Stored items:
========
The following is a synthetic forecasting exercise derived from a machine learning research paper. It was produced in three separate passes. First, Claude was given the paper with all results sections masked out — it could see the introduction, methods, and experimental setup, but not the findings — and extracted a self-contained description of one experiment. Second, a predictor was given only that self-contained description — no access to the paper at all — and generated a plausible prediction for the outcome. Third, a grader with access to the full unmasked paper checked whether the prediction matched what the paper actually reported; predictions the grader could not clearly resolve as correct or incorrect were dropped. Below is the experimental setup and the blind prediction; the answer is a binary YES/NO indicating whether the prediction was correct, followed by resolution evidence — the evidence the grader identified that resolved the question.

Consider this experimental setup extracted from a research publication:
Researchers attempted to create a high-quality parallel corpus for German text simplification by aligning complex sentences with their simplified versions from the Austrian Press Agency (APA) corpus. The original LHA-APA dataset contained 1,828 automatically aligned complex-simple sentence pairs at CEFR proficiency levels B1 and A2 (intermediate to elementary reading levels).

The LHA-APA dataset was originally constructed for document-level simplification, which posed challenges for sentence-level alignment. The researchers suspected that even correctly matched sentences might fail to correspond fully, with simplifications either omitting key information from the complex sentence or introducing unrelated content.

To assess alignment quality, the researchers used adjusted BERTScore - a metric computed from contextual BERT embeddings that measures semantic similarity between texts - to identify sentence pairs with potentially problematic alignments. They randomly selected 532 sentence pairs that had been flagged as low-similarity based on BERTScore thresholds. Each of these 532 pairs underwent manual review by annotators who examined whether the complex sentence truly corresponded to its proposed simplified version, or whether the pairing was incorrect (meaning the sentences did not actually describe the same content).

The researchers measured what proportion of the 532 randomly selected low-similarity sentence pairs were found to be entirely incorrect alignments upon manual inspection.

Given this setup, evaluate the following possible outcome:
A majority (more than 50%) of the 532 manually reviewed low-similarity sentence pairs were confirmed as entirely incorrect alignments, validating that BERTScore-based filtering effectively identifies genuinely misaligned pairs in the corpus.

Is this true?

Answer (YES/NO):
========
Goal of the exercise :: The word "following" may appear in several lines of the data; copy every line where it does.

Finished task ::
The following is a synthetic forecasting exercise derived from a machine learning research paper. It was produced in three separate passes. First, Claude was given the paper with all results sections masked out — it could see the introduction, methods, and experimental setup, but not the findings — and extracted a self-contained description of one experiment. Second, a predictor was given only that self-contained description — no access to the paper at all — and generated a plausible prediction for the outcome. Third, a grader with access to the full unmasked paper checked whether the prediction matched what the paper actually reported; predictions the grader could not clearly resolve as correct or incorrect were dropped. Below is the experimental setup and the blind prediction; the answer is a binary YES/NO indicating whether the prediction was correct, followed by resolution evidence — the evidence the grader identified that resolved the question.
Given this setup, evaluate the following possible outcome:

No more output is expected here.